#### YOUR ASSIGNMENT:
Among the entries, find the lines with the string "skipping" and copy them.

#### RECORDED INFORMATION:

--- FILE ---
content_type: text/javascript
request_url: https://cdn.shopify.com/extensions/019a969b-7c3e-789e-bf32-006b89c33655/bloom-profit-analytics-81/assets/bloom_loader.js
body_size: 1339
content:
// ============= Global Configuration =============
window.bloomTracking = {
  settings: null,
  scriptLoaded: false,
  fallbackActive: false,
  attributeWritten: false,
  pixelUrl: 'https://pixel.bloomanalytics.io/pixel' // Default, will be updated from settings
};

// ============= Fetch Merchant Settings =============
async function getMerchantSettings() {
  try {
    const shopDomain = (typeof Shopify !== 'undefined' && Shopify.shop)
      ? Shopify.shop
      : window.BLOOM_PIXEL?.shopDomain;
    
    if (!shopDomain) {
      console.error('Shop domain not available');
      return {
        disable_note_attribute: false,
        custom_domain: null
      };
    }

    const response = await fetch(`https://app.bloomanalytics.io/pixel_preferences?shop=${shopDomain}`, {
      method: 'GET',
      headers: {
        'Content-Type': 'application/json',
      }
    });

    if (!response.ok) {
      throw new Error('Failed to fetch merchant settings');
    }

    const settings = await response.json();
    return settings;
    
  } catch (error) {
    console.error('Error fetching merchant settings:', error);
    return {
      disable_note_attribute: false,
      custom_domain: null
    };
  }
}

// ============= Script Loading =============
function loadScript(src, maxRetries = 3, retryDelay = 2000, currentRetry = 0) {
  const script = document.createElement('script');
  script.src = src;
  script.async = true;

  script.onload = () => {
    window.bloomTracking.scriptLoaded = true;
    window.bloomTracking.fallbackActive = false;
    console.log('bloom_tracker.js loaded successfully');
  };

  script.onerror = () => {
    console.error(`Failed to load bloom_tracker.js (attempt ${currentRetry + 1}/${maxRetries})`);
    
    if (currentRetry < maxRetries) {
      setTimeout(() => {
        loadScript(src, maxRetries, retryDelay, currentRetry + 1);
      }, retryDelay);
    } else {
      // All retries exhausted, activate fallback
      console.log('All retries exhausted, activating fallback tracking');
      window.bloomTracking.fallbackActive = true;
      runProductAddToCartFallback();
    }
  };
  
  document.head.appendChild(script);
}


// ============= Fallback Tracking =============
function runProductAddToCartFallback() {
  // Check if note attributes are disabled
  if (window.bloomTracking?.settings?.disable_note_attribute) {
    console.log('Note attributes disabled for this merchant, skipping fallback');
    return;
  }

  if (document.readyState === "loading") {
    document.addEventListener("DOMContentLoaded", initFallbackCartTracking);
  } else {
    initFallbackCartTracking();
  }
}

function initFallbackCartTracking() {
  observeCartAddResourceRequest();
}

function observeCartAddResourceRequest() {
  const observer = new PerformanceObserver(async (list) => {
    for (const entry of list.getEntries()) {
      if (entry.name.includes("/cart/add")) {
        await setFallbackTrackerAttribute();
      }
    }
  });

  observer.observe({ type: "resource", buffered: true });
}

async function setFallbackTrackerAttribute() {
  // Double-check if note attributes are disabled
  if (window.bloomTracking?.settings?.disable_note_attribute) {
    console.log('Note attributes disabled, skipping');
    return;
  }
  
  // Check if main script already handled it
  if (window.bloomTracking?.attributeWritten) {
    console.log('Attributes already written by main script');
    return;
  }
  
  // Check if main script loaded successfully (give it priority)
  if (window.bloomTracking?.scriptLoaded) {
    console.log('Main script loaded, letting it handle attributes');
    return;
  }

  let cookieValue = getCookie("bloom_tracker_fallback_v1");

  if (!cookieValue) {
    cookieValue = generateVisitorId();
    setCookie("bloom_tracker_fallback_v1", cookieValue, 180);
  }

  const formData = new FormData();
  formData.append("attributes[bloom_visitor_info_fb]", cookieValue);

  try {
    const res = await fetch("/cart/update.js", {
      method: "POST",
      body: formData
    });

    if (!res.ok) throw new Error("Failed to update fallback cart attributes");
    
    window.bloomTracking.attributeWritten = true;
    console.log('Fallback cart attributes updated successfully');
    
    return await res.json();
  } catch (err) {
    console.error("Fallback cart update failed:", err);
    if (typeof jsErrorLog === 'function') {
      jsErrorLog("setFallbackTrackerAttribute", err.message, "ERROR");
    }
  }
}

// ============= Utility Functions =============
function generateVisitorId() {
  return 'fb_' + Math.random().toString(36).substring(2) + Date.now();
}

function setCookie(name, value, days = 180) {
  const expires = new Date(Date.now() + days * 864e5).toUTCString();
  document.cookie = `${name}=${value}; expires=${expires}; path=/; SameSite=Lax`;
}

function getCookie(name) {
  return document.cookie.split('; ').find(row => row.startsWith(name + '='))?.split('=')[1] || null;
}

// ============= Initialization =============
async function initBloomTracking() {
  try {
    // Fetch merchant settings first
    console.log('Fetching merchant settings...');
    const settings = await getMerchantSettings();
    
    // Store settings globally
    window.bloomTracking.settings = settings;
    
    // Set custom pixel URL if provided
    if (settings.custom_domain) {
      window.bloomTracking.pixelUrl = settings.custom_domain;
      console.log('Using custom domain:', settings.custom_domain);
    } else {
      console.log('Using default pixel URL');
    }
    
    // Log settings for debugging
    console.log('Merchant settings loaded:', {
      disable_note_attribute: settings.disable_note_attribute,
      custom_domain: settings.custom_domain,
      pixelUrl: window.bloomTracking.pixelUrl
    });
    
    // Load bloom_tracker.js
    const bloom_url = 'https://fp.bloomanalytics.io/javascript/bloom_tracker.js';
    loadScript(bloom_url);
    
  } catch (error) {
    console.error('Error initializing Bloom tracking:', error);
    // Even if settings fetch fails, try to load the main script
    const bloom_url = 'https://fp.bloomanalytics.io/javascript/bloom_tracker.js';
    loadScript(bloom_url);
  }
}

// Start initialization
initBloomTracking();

---

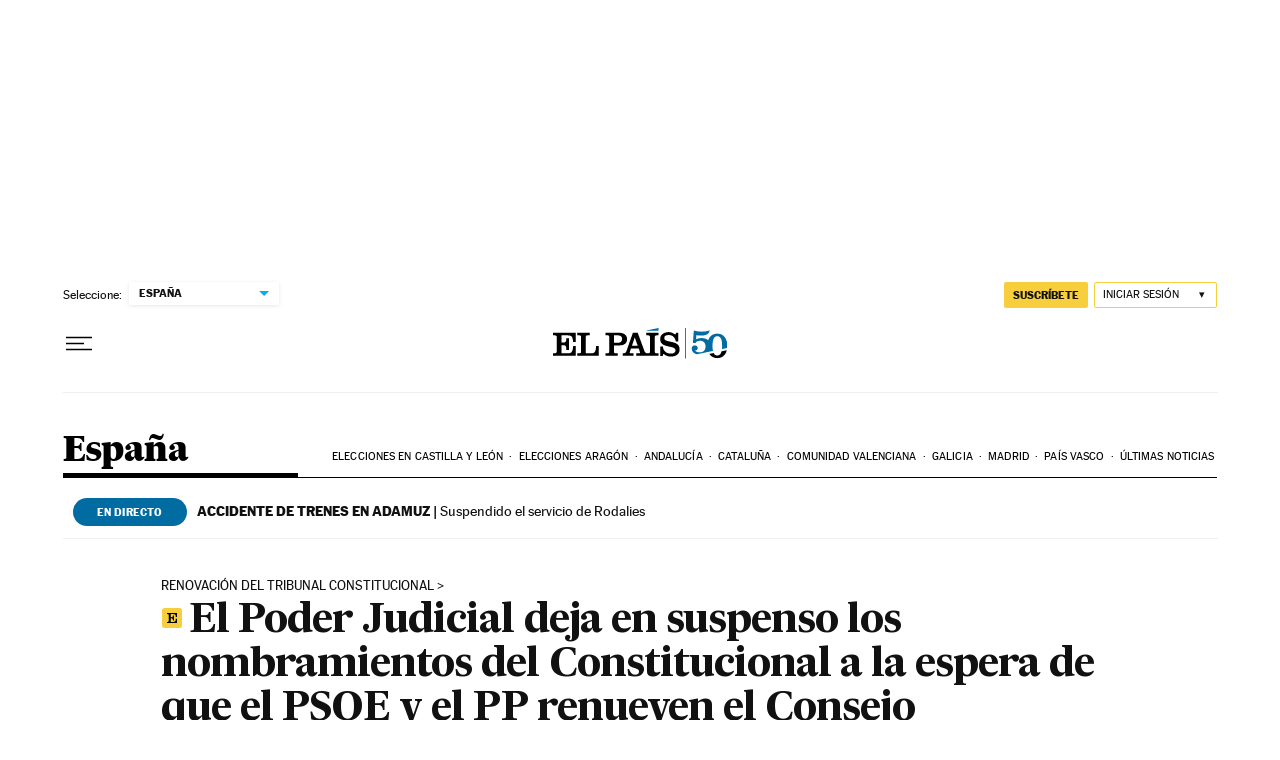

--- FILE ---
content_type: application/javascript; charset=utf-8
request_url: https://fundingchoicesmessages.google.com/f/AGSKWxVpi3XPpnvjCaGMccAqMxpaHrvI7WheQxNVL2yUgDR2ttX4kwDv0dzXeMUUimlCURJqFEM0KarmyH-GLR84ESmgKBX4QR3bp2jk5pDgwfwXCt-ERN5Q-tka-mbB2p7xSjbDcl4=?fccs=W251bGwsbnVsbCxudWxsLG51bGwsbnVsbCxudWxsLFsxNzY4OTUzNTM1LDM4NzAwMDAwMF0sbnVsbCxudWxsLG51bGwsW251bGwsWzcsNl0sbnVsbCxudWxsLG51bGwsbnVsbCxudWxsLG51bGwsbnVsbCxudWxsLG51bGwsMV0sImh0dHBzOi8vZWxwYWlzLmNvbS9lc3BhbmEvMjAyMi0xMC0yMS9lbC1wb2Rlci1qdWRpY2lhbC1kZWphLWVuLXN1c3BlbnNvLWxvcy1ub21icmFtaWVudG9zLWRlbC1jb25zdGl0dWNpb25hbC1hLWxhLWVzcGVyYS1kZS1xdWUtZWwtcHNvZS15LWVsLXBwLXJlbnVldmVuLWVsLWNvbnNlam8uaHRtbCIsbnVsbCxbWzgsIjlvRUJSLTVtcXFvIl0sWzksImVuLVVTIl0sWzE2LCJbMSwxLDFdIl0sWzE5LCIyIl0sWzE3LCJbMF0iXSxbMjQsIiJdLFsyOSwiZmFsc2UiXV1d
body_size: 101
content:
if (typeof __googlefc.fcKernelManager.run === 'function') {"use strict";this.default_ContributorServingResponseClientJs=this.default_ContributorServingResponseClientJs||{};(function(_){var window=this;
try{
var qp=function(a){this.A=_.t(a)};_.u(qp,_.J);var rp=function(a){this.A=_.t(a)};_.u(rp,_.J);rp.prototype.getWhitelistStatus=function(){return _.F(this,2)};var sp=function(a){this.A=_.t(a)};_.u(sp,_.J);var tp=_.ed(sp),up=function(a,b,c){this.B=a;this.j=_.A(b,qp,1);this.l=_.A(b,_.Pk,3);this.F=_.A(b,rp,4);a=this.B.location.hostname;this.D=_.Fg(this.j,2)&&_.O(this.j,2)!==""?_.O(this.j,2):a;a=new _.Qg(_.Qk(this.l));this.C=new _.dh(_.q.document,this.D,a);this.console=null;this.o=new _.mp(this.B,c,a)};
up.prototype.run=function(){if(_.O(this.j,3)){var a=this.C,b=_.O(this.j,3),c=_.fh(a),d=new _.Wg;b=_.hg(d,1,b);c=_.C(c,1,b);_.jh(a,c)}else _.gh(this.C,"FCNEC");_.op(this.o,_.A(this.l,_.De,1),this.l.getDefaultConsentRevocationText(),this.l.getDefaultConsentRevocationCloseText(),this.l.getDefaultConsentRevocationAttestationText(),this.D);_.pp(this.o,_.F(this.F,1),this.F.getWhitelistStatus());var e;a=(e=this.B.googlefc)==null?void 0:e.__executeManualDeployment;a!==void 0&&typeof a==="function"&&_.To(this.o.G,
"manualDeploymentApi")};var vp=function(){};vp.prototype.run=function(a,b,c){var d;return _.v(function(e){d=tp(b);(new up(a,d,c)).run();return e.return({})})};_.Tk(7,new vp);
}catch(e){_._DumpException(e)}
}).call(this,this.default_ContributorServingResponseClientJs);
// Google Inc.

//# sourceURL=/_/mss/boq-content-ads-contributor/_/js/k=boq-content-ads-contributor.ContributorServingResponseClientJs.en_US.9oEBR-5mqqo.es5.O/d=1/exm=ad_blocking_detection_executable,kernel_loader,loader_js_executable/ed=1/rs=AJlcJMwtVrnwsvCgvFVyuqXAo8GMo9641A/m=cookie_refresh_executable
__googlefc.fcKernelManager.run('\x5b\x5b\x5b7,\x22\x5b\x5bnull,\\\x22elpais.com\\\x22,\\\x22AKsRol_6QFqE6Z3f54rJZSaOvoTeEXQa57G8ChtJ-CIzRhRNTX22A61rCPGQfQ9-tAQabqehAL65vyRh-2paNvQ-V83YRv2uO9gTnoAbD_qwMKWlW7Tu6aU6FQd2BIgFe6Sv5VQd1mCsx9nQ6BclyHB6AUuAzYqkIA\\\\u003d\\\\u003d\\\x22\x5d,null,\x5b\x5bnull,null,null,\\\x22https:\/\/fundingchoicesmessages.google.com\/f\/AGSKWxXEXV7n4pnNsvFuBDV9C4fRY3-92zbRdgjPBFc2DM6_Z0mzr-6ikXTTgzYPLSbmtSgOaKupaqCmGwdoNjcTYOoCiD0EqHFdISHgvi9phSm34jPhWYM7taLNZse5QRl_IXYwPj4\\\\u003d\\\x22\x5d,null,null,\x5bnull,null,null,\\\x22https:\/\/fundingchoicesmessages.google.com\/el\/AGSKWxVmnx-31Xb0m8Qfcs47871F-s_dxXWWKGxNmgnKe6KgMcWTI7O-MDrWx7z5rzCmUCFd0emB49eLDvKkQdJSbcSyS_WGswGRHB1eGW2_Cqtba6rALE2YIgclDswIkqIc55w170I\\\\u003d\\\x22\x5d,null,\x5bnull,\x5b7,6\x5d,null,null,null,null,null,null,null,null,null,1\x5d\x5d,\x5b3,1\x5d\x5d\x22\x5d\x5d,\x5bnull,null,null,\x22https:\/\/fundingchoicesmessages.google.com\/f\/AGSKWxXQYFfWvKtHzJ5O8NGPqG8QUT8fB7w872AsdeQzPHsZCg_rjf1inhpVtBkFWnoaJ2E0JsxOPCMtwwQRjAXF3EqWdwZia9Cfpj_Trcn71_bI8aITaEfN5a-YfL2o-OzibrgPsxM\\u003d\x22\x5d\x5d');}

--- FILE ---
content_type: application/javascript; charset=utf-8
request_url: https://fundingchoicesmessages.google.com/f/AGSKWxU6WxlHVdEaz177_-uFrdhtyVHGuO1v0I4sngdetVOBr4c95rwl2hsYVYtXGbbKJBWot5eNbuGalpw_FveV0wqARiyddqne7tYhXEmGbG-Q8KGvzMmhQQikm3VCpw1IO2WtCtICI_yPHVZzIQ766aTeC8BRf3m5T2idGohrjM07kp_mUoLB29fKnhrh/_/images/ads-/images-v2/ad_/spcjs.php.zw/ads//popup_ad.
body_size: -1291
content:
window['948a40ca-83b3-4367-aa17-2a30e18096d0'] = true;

--

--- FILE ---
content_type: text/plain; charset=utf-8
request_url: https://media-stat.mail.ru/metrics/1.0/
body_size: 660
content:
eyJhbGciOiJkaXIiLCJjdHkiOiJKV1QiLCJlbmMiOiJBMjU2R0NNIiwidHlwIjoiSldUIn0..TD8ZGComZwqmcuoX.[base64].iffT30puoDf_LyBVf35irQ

#### ANSWER TO THIS EXERCISE:
    console.log('Note attributes disabled for this merchant, skipping fallback');
    console.log('Note attributes disabled, skipping');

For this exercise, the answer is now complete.